Through the most singular generosity. I needed money for my daughter's dowry, and I was about to sell my library — a philosopher selling his books is a bit like selling his blood. Catherine II learned of it. She bought my entire library, but left it with me, in Paris, and appointed me her librarian with an annual salary to keep my own books! Have you ever heard of more ingenious patronage? A sovereign two thousand leagues away paying a man to keep what she bought and which he continues to read every evening. I was so touched that in 1773, despite my age and my horror of travel, I set off for Saint Petersburg to present my gratitude.
A sovereign two thousand leagues away paying me to keep my own books.

—What do you remember of your conversations with her at the Hermitage Palace?
Wonderful hours, and an affectionate reproach I do not forget. We talked every day at the Hermitage Palace, freely, as two minds and not as a subject and his princess. The trouble is that I get heated while speaking: to emphasize my arguments, I had taken the habit of slapping my interlocutor's thigh with the flat of my hand. Now my interlocutor was the empress of all the Russias! She was greatly amused and later confided that she ended our sessions with her thighs covered in bruises. See the man I am: unable to keep my hands still when my mind gallops. In Saint Petersburg, I spoke of everything — laws, theater, the people — with a frankness that, I believe, few dared approach.
Unable to keep my hands still when my mind gallops — even before an empress.
—Why did you keep in your drawers works you considered your best?
Because a man who has known the dungeon of Vincennes learns prudence. My Rameau's Nephew, that dialogue where a cynical bohemian holds up a mirror to the philosopher's own cowardice, I wrote and rewrote for years without ever delivering it to the printer. Too much wit bites society for it to forgive me during my lifetime. Likewise Jacques the Fatalist, where I amuse myself by breaking all the rules of the novel and asking whether we are truly free or whether everything was 'written up above'. These pages I destined for readers I would never see. Writing for the dead to come is still the purest freedom: no censor can reach you there.
Writing for the dead to come is still the purest freedom.

—In D'Alembert's Dream, you attribute a surprising life to matter. What vision of the world do you defend there?
The one that earned me the most frightened looks. In D'Alembert's Dream, written in 1769, I let my friend rave aloud a truth I believe profound: 'All beings circulate into one another... everything is in perpetual flux... Every animal is more or less a man; every mineral is more or less a plant; every plant is more or less an animal.' You see where I am going: no tight boundary between stone, plant, and us. A single matter, sensitive, endlessly transforming. No need for a soul imposed from outside to explain thought. It is materialism, yes, and I know what that word makes tremble. But I prefer a living nature to a universe of puppets pulled by invisible strings.

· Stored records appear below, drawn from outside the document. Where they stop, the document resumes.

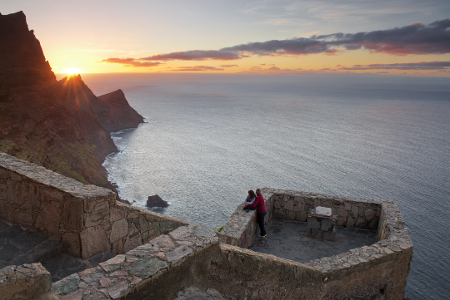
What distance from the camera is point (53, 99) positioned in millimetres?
50344

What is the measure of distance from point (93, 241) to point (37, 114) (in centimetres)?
4370

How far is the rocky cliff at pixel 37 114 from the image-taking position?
33.9m

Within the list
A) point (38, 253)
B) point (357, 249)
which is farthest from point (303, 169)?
point (38, 253)

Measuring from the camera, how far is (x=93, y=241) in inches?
225

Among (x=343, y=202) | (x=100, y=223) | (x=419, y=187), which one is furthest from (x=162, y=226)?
(x=419, y=187)

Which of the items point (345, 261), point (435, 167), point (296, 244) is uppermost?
point (345, 261)

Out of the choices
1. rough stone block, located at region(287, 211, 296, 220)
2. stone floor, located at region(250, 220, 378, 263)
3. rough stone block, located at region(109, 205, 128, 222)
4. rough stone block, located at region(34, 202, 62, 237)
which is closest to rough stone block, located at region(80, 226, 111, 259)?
rough stone block, located at region(109, 205, 128, 222)

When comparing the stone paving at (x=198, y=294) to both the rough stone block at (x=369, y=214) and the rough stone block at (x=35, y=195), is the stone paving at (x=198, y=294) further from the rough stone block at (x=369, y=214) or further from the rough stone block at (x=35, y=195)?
the rough stone block at (x=369, y=214)

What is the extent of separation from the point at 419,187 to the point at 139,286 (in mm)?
59317

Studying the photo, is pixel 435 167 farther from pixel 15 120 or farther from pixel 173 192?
pixel 15 120

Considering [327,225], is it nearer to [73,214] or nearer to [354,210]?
[354,210]

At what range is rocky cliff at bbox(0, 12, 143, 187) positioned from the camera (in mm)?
33906

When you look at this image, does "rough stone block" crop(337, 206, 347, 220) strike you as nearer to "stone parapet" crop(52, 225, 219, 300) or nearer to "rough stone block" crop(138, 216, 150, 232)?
"stone parapet" crop(52, 225, 219, 300)

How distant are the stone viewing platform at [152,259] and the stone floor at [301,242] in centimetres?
132
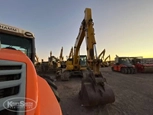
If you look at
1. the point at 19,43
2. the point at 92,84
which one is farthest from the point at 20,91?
the point at 92,84

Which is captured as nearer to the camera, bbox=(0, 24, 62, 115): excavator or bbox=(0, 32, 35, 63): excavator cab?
bbox=(0, 24, 62, 115): excavator

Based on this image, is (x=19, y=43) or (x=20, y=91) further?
(x=19, y=43)

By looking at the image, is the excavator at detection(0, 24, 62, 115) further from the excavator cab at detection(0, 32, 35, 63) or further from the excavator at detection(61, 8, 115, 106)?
the excavator at detection(61, 8, 115, 106)

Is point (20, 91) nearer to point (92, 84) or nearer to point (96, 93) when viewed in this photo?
point (96, 93)

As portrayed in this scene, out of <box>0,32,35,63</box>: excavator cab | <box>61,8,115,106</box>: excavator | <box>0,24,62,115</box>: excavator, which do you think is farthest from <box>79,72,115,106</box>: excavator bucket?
<box>0,24,62,115</box>: excavator

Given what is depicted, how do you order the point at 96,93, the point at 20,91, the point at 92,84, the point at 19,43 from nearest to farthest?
1. the point at 20,91
2. the point at 19,43
3. the point at 96,93
4. the point at 92,84

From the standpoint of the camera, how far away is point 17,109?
3.09 feet

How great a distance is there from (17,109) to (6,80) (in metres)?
0.30

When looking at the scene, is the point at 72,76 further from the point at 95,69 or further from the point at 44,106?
the point at 44,106

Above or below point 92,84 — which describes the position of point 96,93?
below

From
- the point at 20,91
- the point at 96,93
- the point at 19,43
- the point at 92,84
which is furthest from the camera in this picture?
the point at 92,84

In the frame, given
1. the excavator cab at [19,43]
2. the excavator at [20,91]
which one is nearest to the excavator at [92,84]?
the excavator cab at [19,43]

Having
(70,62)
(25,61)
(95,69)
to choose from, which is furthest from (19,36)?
(70,62)

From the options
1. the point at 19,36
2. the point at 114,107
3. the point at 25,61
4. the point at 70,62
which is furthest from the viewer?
the point at 70,62
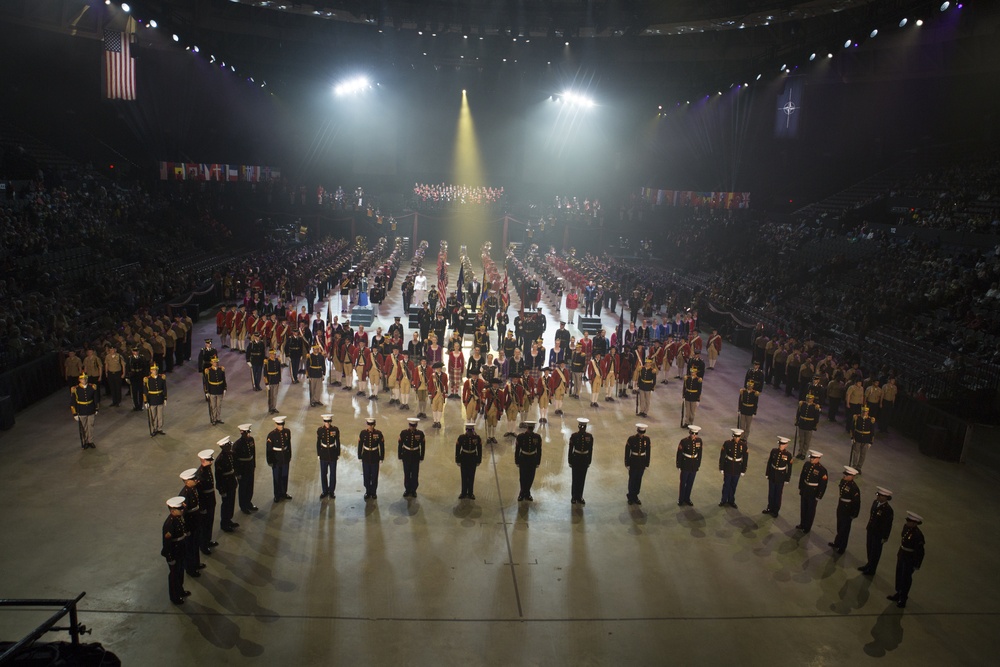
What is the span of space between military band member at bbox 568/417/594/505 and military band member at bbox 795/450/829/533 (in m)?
3.67

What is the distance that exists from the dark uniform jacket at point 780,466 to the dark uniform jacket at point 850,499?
47.3 inches

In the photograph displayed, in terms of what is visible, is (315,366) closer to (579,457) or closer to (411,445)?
(411,445)

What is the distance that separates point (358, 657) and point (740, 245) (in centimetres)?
3670

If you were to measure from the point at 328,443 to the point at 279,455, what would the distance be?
0.85 meters

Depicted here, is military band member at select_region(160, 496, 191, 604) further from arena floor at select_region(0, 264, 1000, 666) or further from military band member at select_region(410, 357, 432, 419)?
military band member at select_region(410, 357, 432, 419)

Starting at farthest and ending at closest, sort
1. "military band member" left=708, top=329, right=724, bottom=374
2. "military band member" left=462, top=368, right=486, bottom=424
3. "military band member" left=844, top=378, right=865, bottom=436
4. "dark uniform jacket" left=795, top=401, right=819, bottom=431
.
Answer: "military band member" left=708, top=329, right=724, bottom=374
"military band member" left=844, top=378, right=865, bottom=436
"military band member" left=462, top=368, right=486, bottom=424
"dark uniform jacket" left=795, top=401, right=819, bottom=431

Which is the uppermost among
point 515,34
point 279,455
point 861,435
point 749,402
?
point 515,34

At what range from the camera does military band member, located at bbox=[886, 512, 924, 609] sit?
994 centimetres

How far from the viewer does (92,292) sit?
80.6 feet

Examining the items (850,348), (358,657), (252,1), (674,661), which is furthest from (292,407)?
(252,1)

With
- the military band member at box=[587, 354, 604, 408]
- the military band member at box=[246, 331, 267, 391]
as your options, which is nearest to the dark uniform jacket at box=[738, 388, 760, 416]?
the military band member at box=[587, 354, 604, 408]

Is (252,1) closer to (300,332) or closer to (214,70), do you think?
(214,70)

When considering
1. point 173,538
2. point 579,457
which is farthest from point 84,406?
point 579,457

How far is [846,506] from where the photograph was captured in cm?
1120
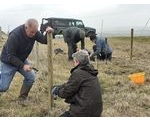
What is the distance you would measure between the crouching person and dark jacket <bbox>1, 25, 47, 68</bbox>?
5.54 feet

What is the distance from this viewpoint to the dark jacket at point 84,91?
19.2 feet

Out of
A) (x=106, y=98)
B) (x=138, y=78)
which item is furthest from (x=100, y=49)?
(x=106, y=98)

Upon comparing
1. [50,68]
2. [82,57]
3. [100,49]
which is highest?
[82,57]

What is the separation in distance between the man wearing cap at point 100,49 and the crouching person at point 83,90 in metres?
7.41

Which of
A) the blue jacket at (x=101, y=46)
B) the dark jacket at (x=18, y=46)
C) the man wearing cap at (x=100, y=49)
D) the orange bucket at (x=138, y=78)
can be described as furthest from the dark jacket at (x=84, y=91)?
the blue jacket at (x=101, y=46)

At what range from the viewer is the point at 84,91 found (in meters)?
5.84

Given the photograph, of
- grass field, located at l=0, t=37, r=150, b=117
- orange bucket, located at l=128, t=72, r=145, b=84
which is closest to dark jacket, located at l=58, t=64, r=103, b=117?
grass field, located at l=0, t=37, r=150, b=117

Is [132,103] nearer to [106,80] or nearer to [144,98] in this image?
[144,98]

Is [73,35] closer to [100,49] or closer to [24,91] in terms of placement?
[100,49]

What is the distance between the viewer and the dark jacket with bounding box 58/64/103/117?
5.85m

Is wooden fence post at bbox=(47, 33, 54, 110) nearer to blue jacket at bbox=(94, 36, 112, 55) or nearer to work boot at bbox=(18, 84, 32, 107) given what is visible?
work boot at bbox=(18, 84, 32, 107)

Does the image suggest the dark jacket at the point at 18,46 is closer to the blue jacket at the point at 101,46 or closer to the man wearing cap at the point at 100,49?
the man wearing cap at the point at 100,49

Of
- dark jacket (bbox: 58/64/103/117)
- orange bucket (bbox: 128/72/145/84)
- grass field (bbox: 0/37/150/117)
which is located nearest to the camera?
dark jacket (bbox: 58/64/103/117)

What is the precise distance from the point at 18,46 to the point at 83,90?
2.08m
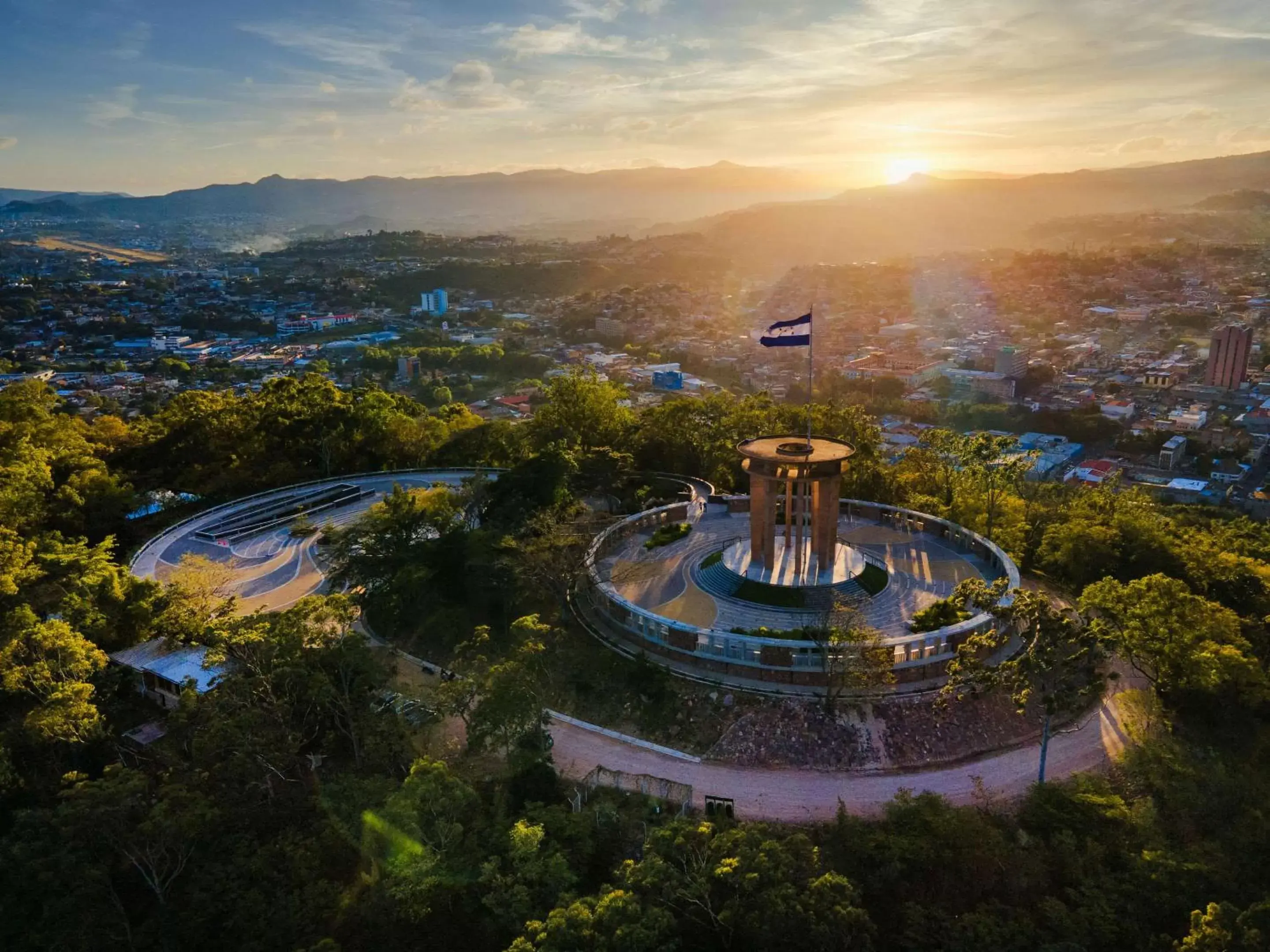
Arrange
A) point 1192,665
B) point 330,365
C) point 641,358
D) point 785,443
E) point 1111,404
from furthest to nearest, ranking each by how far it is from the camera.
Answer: point 641,358
point 330,365
point 1111,404
point 785,443
point 1192,665

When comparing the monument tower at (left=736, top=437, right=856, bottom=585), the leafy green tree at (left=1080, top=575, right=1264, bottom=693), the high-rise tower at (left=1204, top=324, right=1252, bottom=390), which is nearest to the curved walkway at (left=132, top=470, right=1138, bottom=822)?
the leafy green tree at (left=1080, top=575, right=1264, bottom=693)

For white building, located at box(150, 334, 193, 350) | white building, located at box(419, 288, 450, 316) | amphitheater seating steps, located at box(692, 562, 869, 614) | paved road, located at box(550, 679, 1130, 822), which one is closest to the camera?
paved road, located at box(550, 679, 1130, 822)

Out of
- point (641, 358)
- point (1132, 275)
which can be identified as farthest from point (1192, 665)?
point (1132, 275)

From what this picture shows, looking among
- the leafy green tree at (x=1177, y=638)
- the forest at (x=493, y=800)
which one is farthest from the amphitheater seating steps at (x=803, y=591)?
the leafy green tree at (x=1177, y=638)

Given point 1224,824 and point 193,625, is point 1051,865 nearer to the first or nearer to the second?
point 1224,824

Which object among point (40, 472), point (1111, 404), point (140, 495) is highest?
point (40, 472)

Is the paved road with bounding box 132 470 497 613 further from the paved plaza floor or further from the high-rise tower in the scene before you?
the high-rise tower
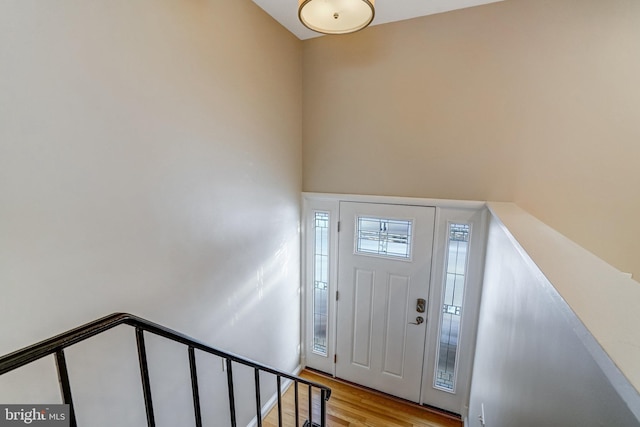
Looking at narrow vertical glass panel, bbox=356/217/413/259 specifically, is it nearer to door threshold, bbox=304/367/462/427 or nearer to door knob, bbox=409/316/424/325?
door knob, bbox=409/316/424/325

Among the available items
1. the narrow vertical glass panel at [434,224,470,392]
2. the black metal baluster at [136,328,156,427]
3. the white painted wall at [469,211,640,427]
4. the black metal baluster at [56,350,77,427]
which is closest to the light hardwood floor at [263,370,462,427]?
the narrow vertical glass panel at [434,224,470,392]


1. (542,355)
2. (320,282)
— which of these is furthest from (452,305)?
(542,355)

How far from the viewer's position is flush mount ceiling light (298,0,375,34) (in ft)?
4.51

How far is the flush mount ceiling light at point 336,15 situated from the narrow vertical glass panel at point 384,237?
1.70m

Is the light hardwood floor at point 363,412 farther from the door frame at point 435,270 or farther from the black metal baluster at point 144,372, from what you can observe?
the black metal baluster at point 144,372

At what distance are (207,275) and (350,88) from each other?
6.70ft

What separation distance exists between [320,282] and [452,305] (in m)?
1.32

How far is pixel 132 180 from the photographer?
4.59 feet

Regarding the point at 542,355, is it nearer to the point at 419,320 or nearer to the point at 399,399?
the point at 419,320

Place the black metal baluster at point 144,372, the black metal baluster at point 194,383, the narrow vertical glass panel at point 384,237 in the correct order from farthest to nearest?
the narrow vertical glass panel at point 384,237
the black metal baluster at point 194,383
the black metal baluster at point 144,372

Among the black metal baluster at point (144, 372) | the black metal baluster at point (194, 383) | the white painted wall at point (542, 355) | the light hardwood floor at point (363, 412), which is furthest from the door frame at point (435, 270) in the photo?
the black metal baluster at point (144, 372)

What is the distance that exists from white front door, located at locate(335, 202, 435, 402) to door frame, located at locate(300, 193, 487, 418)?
0.20 feet

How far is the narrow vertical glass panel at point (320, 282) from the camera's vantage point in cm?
302

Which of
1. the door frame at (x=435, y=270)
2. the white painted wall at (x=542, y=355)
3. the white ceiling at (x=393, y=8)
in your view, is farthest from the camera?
the door frame at (x=435, y=270)
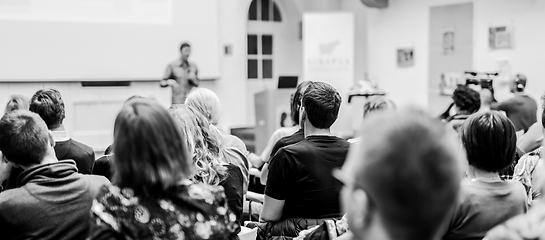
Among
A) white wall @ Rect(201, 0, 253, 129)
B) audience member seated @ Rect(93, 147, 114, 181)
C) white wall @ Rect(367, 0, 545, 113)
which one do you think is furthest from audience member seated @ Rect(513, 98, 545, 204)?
white wall @ Rect(201, 0, 253, 129)

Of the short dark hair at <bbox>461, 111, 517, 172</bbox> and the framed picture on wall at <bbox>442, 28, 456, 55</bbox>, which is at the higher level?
the framed picture on wall at <bbox>442, 28, 456, 55</bbox>

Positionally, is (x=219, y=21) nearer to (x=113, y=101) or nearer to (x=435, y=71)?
(x=113, y=101)

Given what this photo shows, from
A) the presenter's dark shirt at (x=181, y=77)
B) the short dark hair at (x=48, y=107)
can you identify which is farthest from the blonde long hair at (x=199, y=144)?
the presenter's dark shirt at (x=181, y=77)

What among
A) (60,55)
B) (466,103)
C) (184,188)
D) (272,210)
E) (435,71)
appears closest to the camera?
(184,188)

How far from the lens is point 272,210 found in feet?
7.89

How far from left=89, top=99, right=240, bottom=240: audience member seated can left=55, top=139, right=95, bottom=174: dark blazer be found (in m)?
1.76

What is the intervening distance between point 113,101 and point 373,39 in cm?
450

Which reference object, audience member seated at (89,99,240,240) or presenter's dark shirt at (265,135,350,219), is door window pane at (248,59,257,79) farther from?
audience member seated at (89,99,240,240)

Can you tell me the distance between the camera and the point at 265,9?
10.1m

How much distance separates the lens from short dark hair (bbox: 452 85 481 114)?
4.31m

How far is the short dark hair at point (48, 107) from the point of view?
3.12 meters

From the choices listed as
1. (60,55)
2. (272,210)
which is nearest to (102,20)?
(60,55)

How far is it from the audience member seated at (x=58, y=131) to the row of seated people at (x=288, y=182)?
0.95 m

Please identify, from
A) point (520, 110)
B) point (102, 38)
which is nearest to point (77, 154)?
point (520, 110)
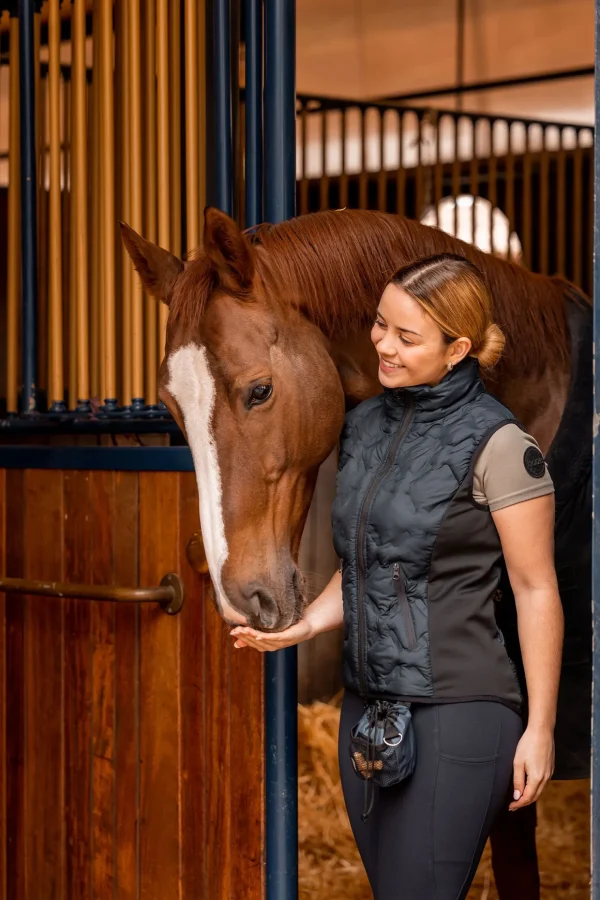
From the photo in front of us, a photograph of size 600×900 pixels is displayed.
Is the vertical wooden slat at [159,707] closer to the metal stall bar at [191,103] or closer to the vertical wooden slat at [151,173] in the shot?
the vertical wooden slat at [151,173]

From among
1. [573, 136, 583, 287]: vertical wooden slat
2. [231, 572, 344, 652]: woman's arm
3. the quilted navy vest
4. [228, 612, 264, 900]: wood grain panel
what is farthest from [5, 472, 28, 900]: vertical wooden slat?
[573, 136, 583, 287]: vertical wooden slat

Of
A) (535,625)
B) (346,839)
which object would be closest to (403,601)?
(535,625)

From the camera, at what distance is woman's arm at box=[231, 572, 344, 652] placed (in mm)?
1395

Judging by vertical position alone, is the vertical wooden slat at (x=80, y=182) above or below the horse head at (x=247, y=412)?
above

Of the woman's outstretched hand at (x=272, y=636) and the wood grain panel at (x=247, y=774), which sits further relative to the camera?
the wood grain panel at (x=247, y=774)

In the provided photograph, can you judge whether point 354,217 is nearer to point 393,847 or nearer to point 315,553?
point 393,847

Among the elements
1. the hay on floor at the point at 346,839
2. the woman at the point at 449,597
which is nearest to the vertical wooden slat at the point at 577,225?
the hay on floor at the point at 346,839

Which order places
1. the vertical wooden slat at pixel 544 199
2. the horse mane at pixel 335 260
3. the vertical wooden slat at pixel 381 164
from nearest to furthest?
the horse mane at pixel 335 260 < the vertical wooden slat at pixel 381 164 < the vertical wooden slat at pixel 544 199

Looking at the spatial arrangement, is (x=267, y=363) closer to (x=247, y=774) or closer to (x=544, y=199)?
(x=247, y=774)

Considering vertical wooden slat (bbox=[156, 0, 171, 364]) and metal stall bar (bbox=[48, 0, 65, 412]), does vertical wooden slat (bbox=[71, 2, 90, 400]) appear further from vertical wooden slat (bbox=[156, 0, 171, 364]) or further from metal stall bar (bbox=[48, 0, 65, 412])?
vertical wooden slat (bbox=[156, 0, 171, 364])

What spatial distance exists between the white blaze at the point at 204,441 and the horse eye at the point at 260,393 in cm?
6

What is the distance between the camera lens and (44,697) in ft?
6.59

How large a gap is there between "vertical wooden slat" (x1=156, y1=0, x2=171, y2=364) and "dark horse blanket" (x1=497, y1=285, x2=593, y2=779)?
0.76m

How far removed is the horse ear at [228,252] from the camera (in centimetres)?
140
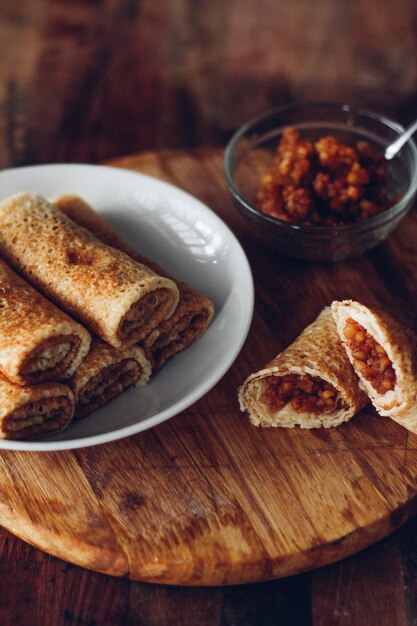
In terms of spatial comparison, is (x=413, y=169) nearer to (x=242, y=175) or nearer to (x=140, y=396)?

A single matter, sensitive, endlessly transforming.
—They say a simple dressing gown inspired an entire essay. What happened?
A foolishness, and that is why it taught me so much! I was given a new dressing gown, sumptuous, scarlet. I threw away my old worn gown, my companion of so many nights of writing, the one that suited all my postures and reproached me nothing. Well, the new one made me unhappy! Next to it, my old armchair looked miserable; I replaced it. Then the table, then the engraving on the wall. In wanting to be worthy of my gown, I had let luxury invade my philosopher's study. I drew from it my Regrets on My Old Dressing Gown, where I laugh at myself: see how a free man lets himself be enslaved by a silk rag.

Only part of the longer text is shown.